## Text section:
# # # # # # #

# How do you calculate the pH range for which one metal precipitates but the other stays in solution?

The problem I have been asked to solve is:

$$\ce{Cd^2+}$$ and $$\ce{Fe^2+}$$ (starting concentration $$\pu{E-3 mol/L}$$) should be separated by precipitation using $$\ce{H2S}$$. Does a pH range exist allowing to completely precipitate one metal (i.e. the remaining concentration of the precipitated ion has to be $$\pu{E-5 mol/L}$$ or less) whereas the other stays in solution at its initial concentration? Please calculate this $$\pu{pH}$$ range!

Solubility product: $$\ce{(CdS)}$$: $$\pu{E-27}$$; $$\ce{(FeS)}$$: $$\pu{E-19}$$; Acid constant $$\ce{(H2S)}$$: $$\pu{E-20}$$; concentration of $$\ce{H2S}$$ = $$\pu{0.1M}$$.

# # # # # # #

Spatial relation data:
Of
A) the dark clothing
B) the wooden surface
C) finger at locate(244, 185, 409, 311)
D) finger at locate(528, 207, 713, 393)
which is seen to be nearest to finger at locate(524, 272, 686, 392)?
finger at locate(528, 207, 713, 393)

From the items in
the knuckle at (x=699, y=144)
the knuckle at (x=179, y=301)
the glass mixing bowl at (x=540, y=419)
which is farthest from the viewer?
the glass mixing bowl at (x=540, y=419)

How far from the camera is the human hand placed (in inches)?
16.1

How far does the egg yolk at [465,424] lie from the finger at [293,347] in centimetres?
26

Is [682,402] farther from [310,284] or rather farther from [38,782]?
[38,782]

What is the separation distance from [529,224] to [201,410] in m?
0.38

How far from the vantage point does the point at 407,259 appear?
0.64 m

# # # # # # #

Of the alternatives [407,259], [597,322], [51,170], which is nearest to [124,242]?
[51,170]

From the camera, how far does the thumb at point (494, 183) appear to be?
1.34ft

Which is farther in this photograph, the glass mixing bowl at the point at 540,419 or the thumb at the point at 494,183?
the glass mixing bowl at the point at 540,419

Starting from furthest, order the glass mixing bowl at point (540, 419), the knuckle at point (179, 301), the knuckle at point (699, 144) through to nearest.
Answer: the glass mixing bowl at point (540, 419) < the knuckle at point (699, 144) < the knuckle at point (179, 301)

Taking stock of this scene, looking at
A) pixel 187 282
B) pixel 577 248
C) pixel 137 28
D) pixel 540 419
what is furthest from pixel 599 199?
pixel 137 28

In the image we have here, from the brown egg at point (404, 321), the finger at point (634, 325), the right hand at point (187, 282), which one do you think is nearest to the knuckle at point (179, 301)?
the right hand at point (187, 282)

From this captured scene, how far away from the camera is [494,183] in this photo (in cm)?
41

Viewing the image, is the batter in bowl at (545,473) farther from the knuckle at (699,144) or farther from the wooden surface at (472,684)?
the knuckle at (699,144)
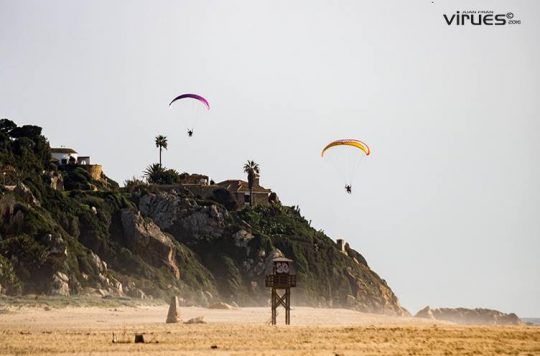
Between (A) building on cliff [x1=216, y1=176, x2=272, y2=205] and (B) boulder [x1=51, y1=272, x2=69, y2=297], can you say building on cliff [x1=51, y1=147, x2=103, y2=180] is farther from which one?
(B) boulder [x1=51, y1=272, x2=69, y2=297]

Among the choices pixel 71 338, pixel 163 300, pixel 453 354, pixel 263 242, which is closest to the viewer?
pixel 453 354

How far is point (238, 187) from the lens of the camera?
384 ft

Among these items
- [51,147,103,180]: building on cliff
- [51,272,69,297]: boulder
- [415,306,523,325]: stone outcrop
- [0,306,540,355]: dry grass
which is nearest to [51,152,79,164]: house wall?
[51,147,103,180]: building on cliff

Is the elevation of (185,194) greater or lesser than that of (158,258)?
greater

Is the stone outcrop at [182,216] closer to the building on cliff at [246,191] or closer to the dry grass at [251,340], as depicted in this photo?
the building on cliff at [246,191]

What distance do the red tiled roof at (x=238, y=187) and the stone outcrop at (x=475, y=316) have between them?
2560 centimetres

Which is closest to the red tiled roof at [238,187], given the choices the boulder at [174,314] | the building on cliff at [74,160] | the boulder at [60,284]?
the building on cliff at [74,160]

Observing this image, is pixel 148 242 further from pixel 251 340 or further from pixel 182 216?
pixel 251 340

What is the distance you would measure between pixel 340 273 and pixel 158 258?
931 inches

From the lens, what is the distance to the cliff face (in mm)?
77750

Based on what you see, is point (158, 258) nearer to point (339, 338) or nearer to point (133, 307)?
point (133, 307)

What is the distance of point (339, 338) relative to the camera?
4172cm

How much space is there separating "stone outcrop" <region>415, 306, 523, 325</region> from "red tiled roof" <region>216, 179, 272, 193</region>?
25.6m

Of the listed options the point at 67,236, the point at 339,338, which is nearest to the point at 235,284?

# # # # # # #

## Exercises:
A. Render this sentence from the metal sulfide precipitation question into Spanish: "Does a pH range exist allowing to completely precipitate one metal (i.e. the remaining concentration of the precipitated ion has to be $$\pu{E-5 mol/L}$$ or less) whereas the other stays in solution at its initial concentration?"
B. Resume the metal sulfide precipitation question from the point where it stops.
The listing is separate material that has no connection to the text on metal sulfide precipitation.

## Answers by task:
A. ¿Existe un intervalo de pH que permita precipitar completamente uno de los metales (es decir, la concentración restante del ion precipitado debe ser $$\pu{E-5 mol/L}$$ o menor) mientras el otro permanece en disolución a su concentración inicial?

B.
My approach to solving the problem was the following:

$$\pu{K_{sp}}$$ = [$$\ce{M+}$$][$$\ce{S^2-}$$] $$\ce{->}$$ $$\pu{K_{sp}}$$ for either metal can be defined in the following way:

$$\ce{[S^2-]}$$ = $$\pu{K_{a}}$$ $$\frac{[\ce{H2S}]}{[\ce{H+}]}$$ $$\ce{->}$$ the concentration of sulfide ions is given by this expression

[$$\ce{M+}$$] = $$\frac{\pu{K_{sp}}\ce{[H+]}}{\pu{K_{a}[\ce{H2S}]}}$$ $$\ce{->}$$ substituting the second equation into the first we get the concentration of metal ions in terms of $$\pu{pH}$$.

After this, we must find the $$\pu{pH}$$ range where the concentration of $$\ce{Cd^2+}$$ is less than $$\pu{E-5 M}$$ and the concentration of $$\ce{Fe^2+}$$ is greater than $$\pu{E-3 M}$$.

For $$\ce{Cd^2+}$$:

$$\pu{E-5} =\frac{\pu{E-27} \times [\ce{H+}]}{\pu{E-20} \times 0.1}$$

Solving for $$\ce{H+}$$ gives $$\ce{H+}$$ = $$\pu{E-3 M}$$, or $$\pu{pH = 3}$$.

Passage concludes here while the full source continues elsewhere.